Sr. Cloud & Network Security Engineer (vapt) Job in Cloudibn

Job Location: Pune, Maharashtra.

Industry : IT/ ITeS

Relevant Experience required: 3+ years experience.

Position : Sr. Cloud & Network Security Engineer (VAPT)

Mandatory:

• 3-5+ years of hands on experience in Cloud and Network Security -vulnerability assessment and penetration testing (VAPT)
• Graduate in Computer Science, IT, Cyber Security or MCA.
• Certified in Cloud Security Domain such as CEH, CISSP etc

Job Description:

• Develop Security automation and APIs in the Public Cloud across the key pillars of security namely IAM, CICD Security, Security Logging, Incident Response, Data Protection, Compliance Validation. Security Analytics, Vulnerability Management, Platform and Application Threat Modelling
• Collaborate with Security Platform and Services teams to build and integrate existing security solutions.
• Act as an advocate of information security policies, standards and as a mechanism to enable the business effectively while managing risk appropriately.
• Cloud & Network Security Architecture Review.
• Perform unauthenticated and authenticated vulnerability assessment (VA) assessments of servers, applications, network/security/infrastructure devices as per defined frequency annually.
• Perform penetration testing (PT) for internal and internet facing servers.
• Create comprehensive assessment report with details of vulnerabilities identified, categorization of the risks by assessment of potential impact and detailed remediation/recommendation for all the identified risks.
• Provide technical assistance to clarify the reported issues to the relevant teams and provide required support to resolve the issues.
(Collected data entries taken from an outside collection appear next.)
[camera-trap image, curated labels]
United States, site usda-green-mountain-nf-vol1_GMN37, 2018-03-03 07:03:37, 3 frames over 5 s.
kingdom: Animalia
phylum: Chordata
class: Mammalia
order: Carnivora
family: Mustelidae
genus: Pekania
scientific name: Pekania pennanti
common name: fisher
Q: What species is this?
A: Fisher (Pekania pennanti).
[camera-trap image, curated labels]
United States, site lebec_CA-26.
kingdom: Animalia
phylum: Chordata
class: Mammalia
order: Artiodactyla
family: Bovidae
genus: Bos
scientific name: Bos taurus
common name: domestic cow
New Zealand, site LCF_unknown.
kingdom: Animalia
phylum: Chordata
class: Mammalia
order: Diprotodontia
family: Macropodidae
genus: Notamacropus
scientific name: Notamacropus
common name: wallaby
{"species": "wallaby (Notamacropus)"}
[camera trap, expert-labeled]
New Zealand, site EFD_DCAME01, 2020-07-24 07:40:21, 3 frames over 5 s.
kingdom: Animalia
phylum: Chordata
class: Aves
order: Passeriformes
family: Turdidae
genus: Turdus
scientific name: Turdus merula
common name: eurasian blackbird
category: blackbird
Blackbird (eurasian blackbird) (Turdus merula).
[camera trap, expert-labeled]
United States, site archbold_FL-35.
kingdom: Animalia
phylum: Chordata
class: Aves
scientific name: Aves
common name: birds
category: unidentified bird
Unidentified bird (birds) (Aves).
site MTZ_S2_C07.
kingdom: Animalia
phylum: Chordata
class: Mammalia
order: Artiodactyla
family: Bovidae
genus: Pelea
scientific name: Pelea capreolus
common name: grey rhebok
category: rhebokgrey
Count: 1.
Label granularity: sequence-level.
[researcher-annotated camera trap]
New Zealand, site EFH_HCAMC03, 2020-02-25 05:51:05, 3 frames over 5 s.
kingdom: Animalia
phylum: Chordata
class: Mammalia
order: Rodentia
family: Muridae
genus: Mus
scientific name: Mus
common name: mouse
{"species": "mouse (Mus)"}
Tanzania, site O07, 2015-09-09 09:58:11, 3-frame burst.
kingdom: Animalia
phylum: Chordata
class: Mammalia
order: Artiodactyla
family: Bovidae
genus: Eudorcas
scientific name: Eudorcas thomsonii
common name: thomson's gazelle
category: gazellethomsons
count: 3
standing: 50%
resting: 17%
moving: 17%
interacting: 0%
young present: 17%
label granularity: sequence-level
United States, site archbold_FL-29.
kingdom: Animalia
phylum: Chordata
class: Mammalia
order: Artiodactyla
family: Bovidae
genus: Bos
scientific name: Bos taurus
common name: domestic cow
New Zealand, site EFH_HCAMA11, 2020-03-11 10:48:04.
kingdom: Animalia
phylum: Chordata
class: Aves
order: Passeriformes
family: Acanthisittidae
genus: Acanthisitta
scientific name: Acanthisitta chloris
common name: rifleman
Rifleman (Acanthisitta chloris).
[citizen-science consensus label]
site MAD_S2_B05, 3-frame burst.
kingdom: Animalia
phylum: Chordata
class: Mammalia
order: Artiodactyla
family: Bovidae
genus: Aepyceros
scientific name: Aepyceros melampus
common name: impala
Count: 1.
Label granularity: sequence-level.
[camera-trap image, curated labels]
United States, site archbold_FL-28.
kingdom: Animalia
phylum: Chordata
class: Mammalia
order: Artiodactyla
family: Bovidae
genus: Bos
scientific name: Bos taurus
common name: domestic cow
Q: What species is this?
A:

Explain the issues in layman language to the business teams.
• Hands on experience in automated vulnerability and web scanners (e.g. Qualys, Nessus, AppScan, Web inspect, Accunetix, Burp suite Pro, etc) is desirable.
• Technical knowledge of Windows and UNIX operating systems, networking, security & network devices.
• Gain deep security-level knowledge of cloud environments, continuous monitoring solutions to understand and explain security risks and mitigation techniques.
• Strong knowledge of the OWASP Top 10, SANS top 25, WASC security Standards and detailed knowledge of common web application attack vectors such as SQL injection, CSRF, XSS, Session Management issues, Insecure Direct Object reference, Click jacking, buffer overflows, etc.
• Strong knowledge of security vulnerability, risk, threat, exploitation, technical & business impact
• Experience in automation of VAPT work to reduce manual efforts and simplify the process
• Should have knowledge to implement a risk-based approach to Vulnerability Management. Good to know TVM products like Kenna Security, RiskSense etc.
• Should have knowledge on Risk Rating Standards like DREAD, CVSS etc.
• Should have prepared audit reports and findings tracker sheets for applications.
• Should be used to researching the latest security best practices, reading up on new threats and vulnerabilities and disseminate this information within the team as well as the organization.
• Should have knowledge in preparing policy, procedure, standard and guidelines for VAPT
• Coaching/ mentoring team members on technical/functional/ operational/ aspects and expertise relevant to security testing
• Stakeholder management Need to interact and communicate with IT, Application, Development, Business teams for VAPT work
• Stay current on cloud security policies, standards, regulations, and best practices.

Skills required/Expertise:

• 3-5 years of proven experience in vulnerability assessment and penetration testing
• Tools Qualys, Tenable Nessus, IBM AppScan, Web inspect, Accunetix, Burp suite Professional, Metasploit Professional
• Knowledge
• Proficient in written and oral English communication skills.
• Strong organizational, teamwork, multi-tasking and time-management skills.
• Manage a team during project execution as needed for the smooth execution of the project.
• Expertise in security epics across Data Protection, Compliance Validation, Vulnerability Analysis, Network Security, Infrastructure Security, CICD Security, Identity and Access Management, Logging and Monitoring, Incident Response, Big Data and Analytics, and Resiliency.